Office- and national-level breakdowns of fully favorable vs denial rates aren't currently published by SSA in the per-office disposition data. The judge's own breakdown is the detail we have today.
Approval rate over time
Year-over-year approval rate across Judge Lishner's docket. Annual rates fluctuate with the mix of cases SSA assigns; the longer-run pattern is more informative than any single year.
Decision pattern
Over her 10 years on the bench, Judge Lishner has demonstrated a consistent approach to disability adjudication. Her yearly approval trends show a shift in recent years, moving from a range of 58% to 69% between 2016 and 2021 to a higher frequency of approvals in the most recent period. This trend reflects the evolution of her decision-making process over a decade of service.

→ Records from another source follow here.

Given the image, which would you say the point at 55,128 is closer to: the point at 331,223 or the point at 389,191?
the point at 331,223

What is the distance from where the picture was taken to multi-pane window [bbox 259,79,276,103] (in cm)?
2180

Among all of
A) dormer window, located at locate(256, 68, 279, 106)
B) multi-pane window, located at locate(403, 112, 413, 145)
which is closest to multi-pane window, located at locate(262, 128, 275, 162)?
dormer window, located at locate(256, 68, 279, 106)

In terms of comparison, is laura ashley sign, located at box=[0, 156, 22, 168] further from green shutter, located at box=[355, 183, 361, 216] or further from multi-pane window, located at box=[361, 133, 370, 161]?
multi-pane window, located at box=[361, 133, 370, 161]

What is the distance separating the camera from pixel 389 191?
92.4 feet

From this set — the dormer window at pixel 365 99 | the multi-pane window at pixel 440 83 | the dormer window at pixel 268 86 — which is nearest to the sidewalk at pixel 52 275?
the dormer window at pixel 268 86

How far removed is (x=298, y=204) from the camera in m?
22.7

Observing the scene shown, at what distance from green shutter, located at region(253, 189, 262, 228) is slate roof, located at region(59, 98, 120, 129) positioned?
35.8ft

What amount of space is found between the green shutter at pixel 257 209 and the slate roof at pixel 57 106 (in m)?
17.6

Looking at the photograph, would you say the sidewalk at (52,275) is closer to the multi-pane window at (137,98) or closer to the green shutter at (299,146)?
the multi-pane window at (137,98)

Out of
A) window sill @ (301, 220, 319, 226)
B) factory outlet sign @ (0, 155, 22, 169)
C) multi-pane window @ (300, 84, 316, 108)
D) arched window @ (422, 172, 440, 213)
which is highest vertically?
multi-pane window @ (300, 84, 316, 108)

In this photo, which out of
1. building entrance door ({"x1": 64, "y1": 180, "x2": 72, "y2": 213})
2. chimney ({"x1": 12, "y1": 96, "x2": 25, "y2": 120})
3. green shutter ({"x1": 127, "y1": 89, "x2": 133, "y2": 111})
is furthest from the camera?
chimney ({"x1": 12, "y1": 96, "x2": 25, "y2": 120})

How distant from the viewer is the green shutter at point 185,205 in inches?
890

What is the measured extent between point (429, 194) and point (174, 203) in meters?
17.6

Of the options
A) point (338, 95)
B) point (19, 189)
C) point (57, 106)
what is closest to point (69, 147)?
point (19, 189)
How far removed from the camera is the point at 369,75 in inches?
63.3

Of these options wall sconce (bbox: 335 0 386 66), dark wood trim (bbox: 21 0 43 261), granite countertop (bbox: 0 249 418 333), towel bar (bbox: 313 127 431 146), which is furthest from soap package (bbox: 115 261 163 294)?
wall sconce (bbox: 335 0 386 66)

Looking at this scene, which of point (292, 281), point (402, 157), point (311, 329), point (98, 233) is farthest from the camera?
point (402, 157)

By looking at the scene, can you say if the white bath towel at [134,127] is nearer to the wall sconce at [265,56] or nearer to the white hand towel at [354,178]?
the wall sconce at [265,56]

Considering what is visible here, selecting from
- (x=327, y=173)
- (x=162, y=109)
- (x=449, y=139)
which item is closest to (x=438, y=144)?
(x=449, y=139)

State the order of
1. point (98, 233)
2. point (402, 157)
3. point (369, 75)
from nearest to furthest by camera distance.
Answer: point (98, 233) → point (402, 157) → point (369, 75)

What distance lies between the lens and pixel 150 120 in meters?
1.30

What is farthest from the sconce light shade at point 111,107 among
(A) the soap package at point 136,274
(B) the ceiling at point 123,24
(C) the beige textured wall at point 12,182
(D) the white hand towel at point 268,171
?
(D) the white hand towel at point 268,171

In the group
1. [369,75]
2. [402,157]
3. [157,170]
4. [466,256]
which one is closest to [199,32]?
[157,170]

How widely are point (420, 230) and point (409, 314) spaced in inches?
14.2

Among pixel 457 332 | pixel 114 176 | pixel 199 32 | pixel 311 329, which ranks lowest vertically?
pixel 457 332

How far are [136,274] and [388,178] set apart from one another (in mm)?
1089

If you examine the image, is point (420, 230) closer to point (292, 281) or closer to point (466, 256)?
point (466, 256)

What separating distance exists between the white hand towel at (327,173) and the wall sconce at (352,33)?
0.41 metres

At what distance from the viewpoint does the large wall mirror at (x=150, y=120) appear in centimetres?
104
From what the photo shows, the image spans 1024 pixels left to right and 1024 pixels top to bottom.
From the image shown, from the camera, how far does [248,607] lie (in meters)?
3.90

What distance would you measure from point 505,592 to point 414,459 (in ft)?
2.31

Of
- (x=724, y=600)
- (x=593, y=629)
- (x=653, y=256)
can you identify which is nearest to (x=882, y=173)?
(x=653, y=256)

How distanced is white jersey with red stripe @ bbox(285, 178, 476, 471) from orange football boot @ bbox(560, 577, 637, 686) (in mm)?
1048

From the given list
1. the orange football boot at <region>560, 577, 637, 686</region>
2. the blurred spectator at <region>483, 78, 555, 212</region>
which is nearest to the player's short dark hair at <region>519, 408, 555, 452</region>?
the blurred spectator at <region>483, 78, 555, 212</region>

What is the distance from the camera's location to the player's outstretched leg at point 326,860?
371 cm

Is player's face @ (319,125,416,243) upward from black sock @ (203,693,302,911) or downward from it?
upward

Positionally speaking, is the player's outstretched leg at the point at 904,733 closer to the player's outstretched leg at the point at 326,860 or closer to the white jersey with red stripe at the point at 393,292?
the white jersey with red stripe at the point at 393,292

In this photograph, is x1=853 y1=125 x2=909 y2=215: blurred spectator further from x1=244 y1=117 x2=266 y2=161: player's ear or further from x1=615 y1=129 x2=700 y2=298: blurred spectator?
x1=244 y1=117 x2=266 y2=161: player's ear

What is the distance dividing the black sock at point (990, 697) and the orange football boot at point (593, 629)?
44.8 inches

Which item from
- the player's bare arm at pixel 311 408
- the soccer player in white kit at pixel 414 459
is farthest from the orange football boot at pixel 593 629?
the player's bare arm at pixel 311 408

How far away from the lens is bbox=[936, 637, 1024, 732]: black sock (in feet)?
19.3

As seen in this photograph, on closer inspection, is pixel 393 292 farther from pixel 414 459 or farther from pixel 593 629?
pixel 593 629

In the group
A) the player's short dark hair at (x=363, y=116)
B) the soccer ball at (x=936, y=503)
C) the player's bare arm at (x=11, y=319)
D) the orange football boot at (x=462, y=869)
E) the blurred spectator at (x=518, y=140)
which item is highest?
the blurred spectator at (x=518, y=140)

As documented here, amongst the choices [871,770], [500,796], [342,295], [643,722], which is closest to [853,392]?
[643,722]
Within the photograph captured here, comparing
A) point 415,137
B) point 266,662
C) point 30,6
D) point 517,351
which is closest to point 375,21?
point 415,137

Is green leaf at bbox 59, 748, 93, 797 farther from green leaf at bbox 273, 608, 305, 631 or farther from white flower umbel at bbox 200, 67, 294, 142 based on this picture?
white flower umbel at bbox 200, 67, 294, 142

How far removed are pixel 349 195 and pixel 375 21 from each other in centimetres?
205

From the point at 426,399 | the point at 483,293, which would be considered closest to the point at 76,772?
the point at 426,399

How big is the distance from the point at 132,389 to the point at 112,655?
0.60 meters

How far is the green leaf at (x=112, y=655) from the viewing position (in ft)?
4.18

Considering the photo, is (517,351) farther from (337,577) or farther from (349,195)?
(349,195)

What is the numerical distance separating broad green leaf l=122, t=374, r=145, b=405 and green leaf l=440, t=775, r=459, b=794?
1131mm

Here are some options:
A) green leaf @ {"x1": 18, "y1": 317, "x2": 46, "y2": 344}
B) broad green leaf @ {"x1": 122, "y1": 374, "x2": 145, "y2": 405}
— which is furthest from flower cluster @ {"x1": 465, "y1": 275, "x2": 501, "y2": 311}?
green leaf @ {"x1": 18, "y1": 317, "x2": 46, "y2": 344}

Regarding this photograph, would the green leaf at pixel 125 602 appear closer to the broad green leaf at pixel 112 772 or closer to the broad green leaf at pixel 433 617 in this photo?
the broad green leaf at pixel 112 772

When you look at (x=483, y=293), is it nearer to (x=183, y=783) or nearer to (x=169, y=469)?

Preparing for an SSDI hearing
The guidance below applies to any SSDI hearing, not specifically to Judge Lishner's bench. Judge-specific preparation guidance requires a corpus of public Appeals Council decisions involving each judge, which we haven't built yet.
- Bring a clean treating-physician record. Longitudinal primary-care or specialist notes spanning the disability period, with consistent symptom documentation, are typically the strongest evidence at hearing. A single month's records usually aren't enough.
- Don't rely on consultative exams alone. If your medical evidence is built primarily around a one-time CE finding, expect detailed questioning. Supplement with treating-source statements where possible.
- Prepare for daily-activity questions. Have honest, specific answers about a typical day. Answers that conflict with the medical record (in either direction) tend to hurt credibility.
- Expect transferable-skills probing. A vocational expert will usually testify about jobs available to someone with your limitations. Your representative should be prepared to cross-examine.
Hearing with Judge Lishner? Free, confidential — see if you qualify for SSDI.
Free Benefits ReviewAbout the Los Angeles West hearing office
The Los Angeles West Hearing Office serves a large population of claimants across Southern California. With a bench of 6 judges, the office manages a high volume of cases to meet regional demand. The office currently maintains an average approval rate of 63%, reflecting the complex nature of the claims processed in this jurisdiction.
Other judges at this hearing office
The Social Security Administration uses a workload-balancing algorithm to assign cases, meaning your assignment to Judge Lishner is essentially random. Within the Los Angeles West Hearing Office, approval rates among the bench vary, ranging from 39% to 66% across the 6 judges. Because case assignment is outside of your control, understanding the general environment of the office is more useful than focusing on any single peer.